Senior Loan Officer Survey: Credit Conditions Still Tightening
Results of the October Senior Loan Officer Opinion Survey on Bank Lending Practices released yesterday by the Board of Governors of the Federal Reserve focuses on three current issues; the status of credit for commercial real estate (CRE) loans and commercial and industrial (C&I) loans and the pending implementation of the Credit Card Accountability Responsibility and Disclosure (Credit CARD) Act.
The survey report, based on responses from 57 domestic banks and 23 U.S. branches and agencies of foreign banks, addresses changes in the supply and demand of loans to businesses and households over the last three months. Included in the October survey, however, were three special questions. Banks were asked about the reasons for the apparent decline in C&I loans over the first eight months of the years; about the status of CRE loans maturing in September, and about changes they have made or plan to make to reach compliance with the Credit CARD legislation.
About 25 percent of banks reported that they had tightened standards on prime residential real estate loans during the third quarter. This is a slightly higher percentage than in July but much lower than the 75 percent that reported such tightening in July of 2008. 30 percent reported they had tightened standards for home equity lines, about the same as in the earlier survey.
For the third consecutive quarter, banks reported a strengthening demand for residential real estate loans while 30 percent reported weakened demand for revolving home equity lines.

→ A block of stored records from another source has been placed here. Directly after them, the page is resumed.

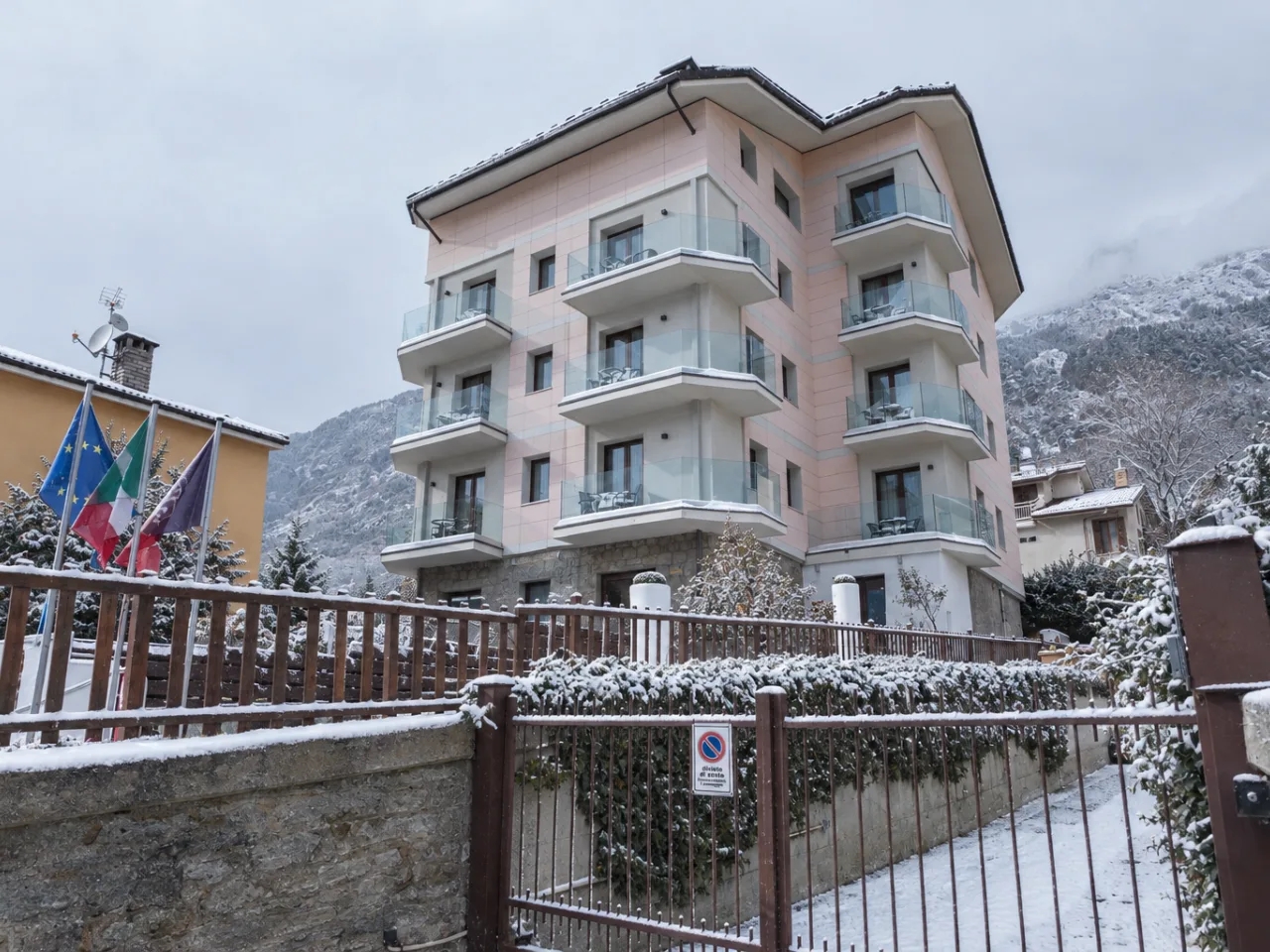 Zimowy widok na Hotel Au Soleil w Aosta, Włochy, z ośnieżonymi balkonami, ogrodzeniem i drzewami, pod zachmurzonym niebem.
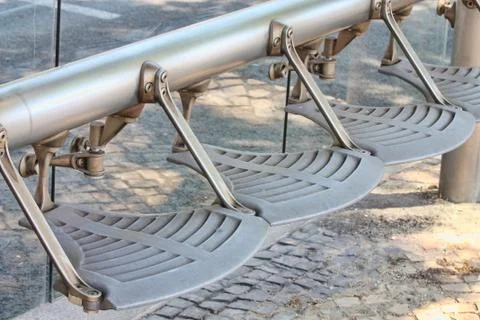 Bench on sidewalk Stock Photos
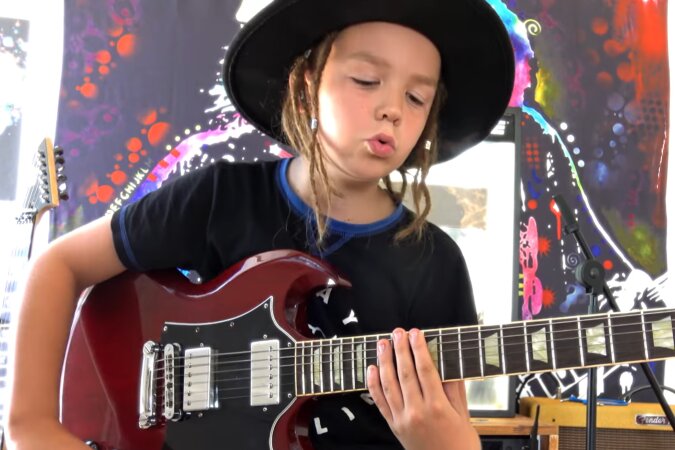 Junges Talent: Ein neunjähriger Junge spielt Gitarre wie der Frontmann von AC/DC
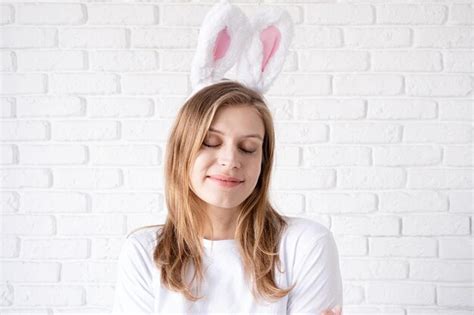 Premium Photo Portrait Of A Happy Woman In Bunny Ears On White Brick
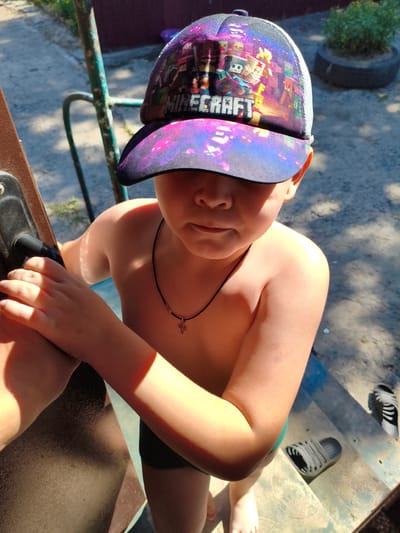 A young boy, shirtless and wearing black swim trunks, stands outdoors, holding onto a brown structure, possibly part of a playground. He wears a cap with a vibrant design featuring characters from the video game Minecraft and a galaxy-like pattern on the brim. A thin black necklace with a small gold cross is visible around his neck. The lighting suggests it is daytime, with strong sunlight casting shadows, indicating a sunny day. The background shows a grey gravelly surface and some greenery in a pot, hinting at a yard or outdoor recreational area. The boy's expression is somewhat solemn, and his eyes are mostly obscured by the cap's brim. Visible text on the cap reads "MINECRAFT". The scene appears to be located in Novolativka, Ukraine.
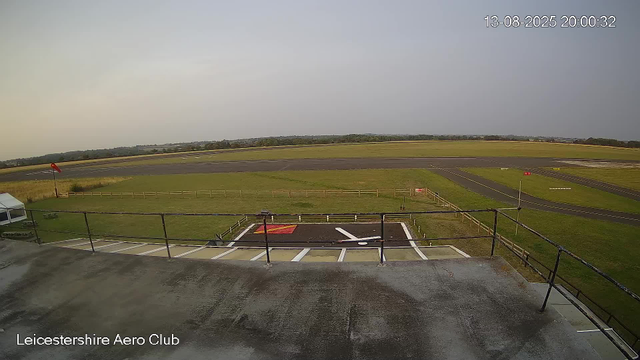 A view from a webcam at Leicestershire Aero Club showing an airfield with a paving area in the foreground, a grassy area, a windsock on a pole, and a clear sky. The runway extends into the distance with some markings, and a line of trees is visible on the horizon. The timestamp in the top right corner reads "13-08-2025 20:00:32."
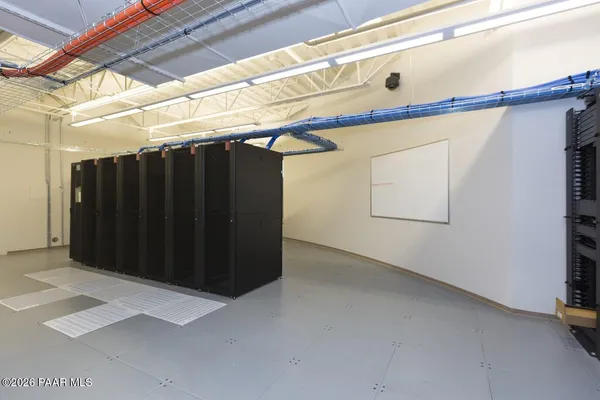 a view of a building with couches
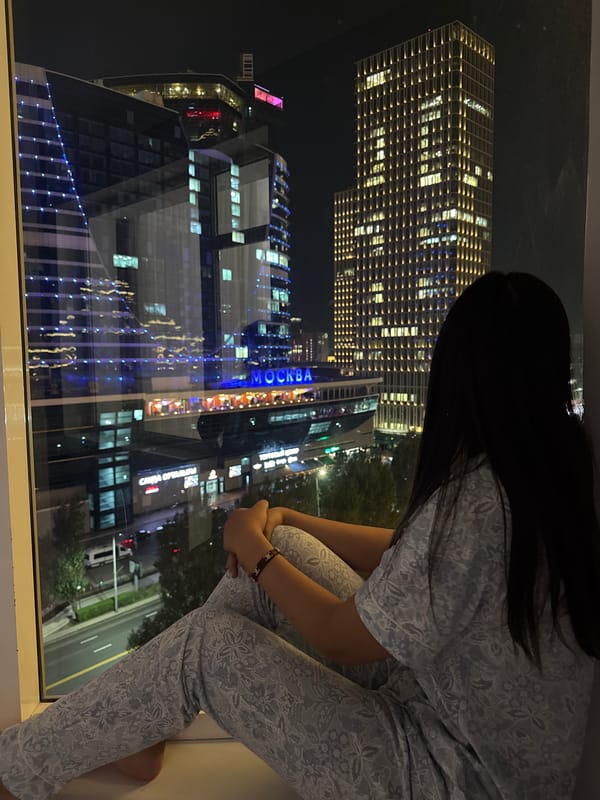 Night in Astana: city skyline views from a high-rise window
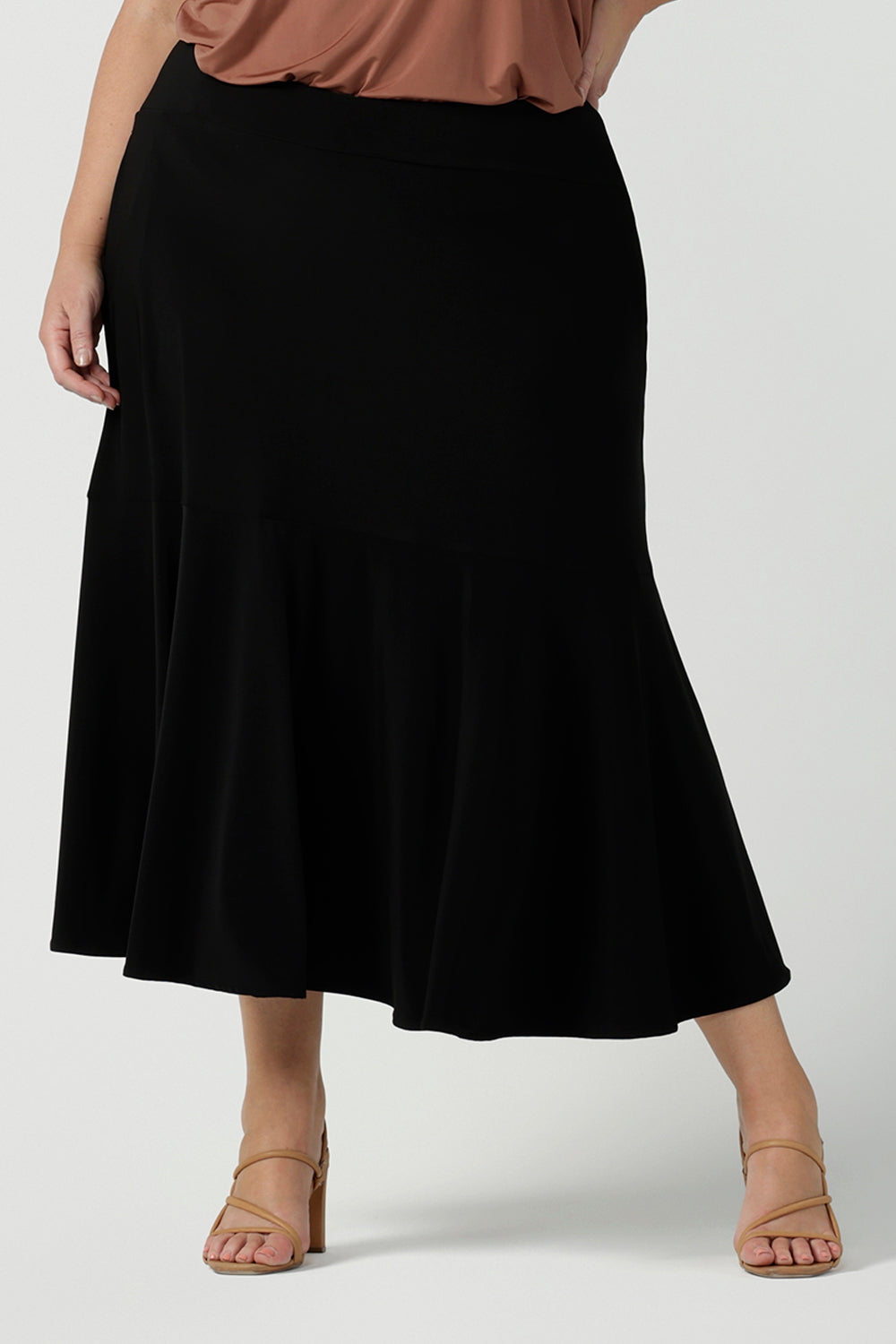 Australian Made Tiered Maxi Skirt in Black Jersey. Beautiful and comfortable workwear. Pictured on a size 18 curvy woman size inclusive fashion 8-24.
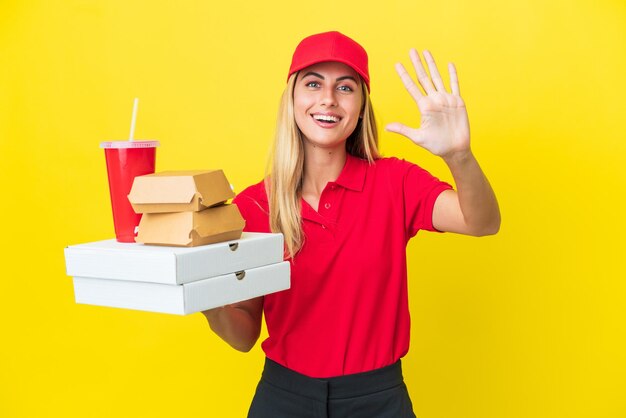 Delivery Uruguayan woman holding fast food isolated on yellow background counting five with fingers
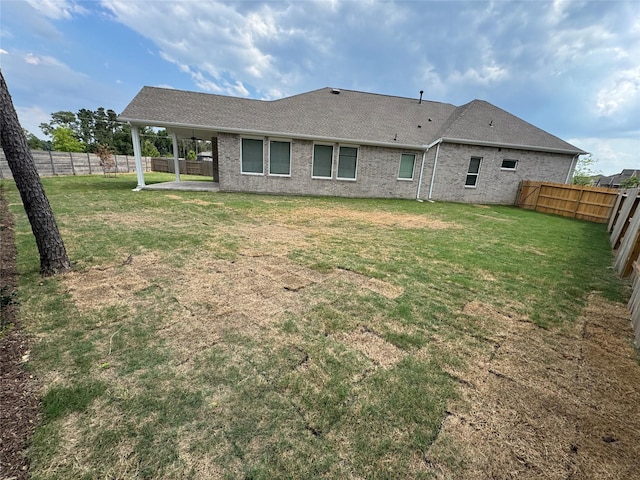 18101 Brennie Bird Ln, Conroe, TX 77302 - rear view of property with a patio, a shingled roof, and brick siding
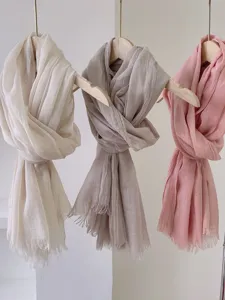 Dettaglio di sciarpe leggere in cotone e lino in beige, talpa e rosa su stampelle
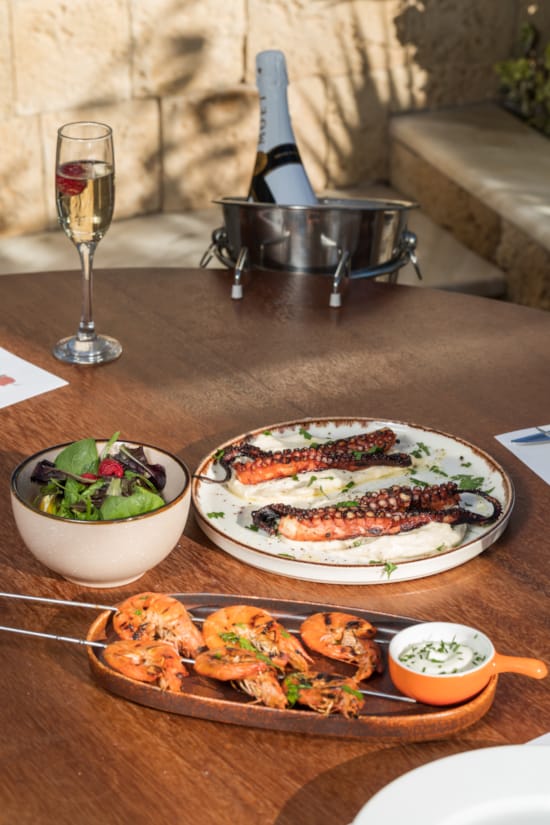 a table with plates of food and a glass of wine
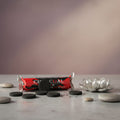 A packaged bar of charcoal hookah fuel wrapped in red, black, and white foil, placed next to a beige incense burner with cone incense burning on a light beige surface with stones around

About 35 percent of domestic respondents and 20 percent of foreign respondents reported that they had tightened lending standards on CRE loans, down from 45 percent for domestic banks in July but only a slight change for foreign banks. 45 percent of domestic banks reported that demand for the loans had dropped (a decline of 20 percent since July) while 20 percent of foreign banks reported a lessoned demand – about the same as in July.
The October survey question about CRE loans asked about the status of loans maturing in September. 75 percent of domestic banks that had such loans reported that they had extended more than one-quarter of the relevant construction and land development loans and 70 percent said they had extended about the same percentage of non-farm residential real estate loans. Only 15 to 20 percent said they had refinanced 25 percent of more of such loans.
Domestic banks citied as important reasons for the decline in C&I lending the decreased origination of term loans and decreased draws on revolving credit lines. 15% of all banks reported that they had tightened lending standards on loans to all sizes of businesses. This is down from around 30 percent in July and 80 percent one year ago. Six firms reported that they had eased one or more terms – size of loan, length of maturity, or cost of loans. The responses varied little across either bank types or when discussing loans to large, medium, or small sized borrowers.
Slightly more than 40 percent of banks reported that they had increased loan spreads for C&I loans over their cost of funds, but the spreads averaged a decline of about 20 percentage points from that reported in the July survey. Slightly less than 40 percent reported increasing premiums for riskier loans while less than 20 percent reported they had lowered the maximum maturity of loans or decreased the maximum size of lines.
Banks cited as the reasons for tightening credit standards as a reduced tolerance for risk followed by an unfavorable economic outlook or industry specific concerns. These are the same reasons that were cited in the three previous surveys.
The six domestic banks that reported they had eased loan terms said that they did so because of aggressive competition from other lenders, both bank and non-bank.
Domestic banks reported notable declines in the demand for C&I loans. 30 percent noted a decrease in demand from large and 35 percent from small firms. 50 percent had noted such a decline across all size firms in July.
While about 90 percent of foreign banks reported that their lending standards remained relatively unchanged, 15 percent reported narrower loan spreads or lower premiums for riskier loans. Increased competition was also cited here as a reason for the loosening of credit. Only about 5 percent of foreign banks reported a lessening of C&I loan demand.
Responses to the question on the reasons for decreased numbers of C&I loans on the banks' books indicated that decreased originations of term loans and fewer draws on revolving lines were more important reasons for the declines than pay downs
Banks are clearly getting their ducks lined up in anticipation of the implementation of new credit card laws. Of the banks that offer credit cards, 25 percent are already compliant with requirements of the act or expect to be by the end of the year. The remainder will not be compliant until the legislation goes into effect in February. However, their plans are in place. 50 percent of the banks expect to increase interest rate spreads, reduce credit limits, and reduce the availability of loans to borrowers below credit scoring thresholds for prime borrowers and about 45 percent expect to raise minimal credit score and 40 percent to raise annual fees.
Subprime borrowers can expect that 75 percent of the banks will be raising their interest rate spreads and 60 percent will reduce credit-scoring thresholds and/or credit limits.
35 percent of banks expect they will be increasing the use of risk-based pricing and about 30 percent will increase the use of variable interest rates while decreasing the use of fixed rates.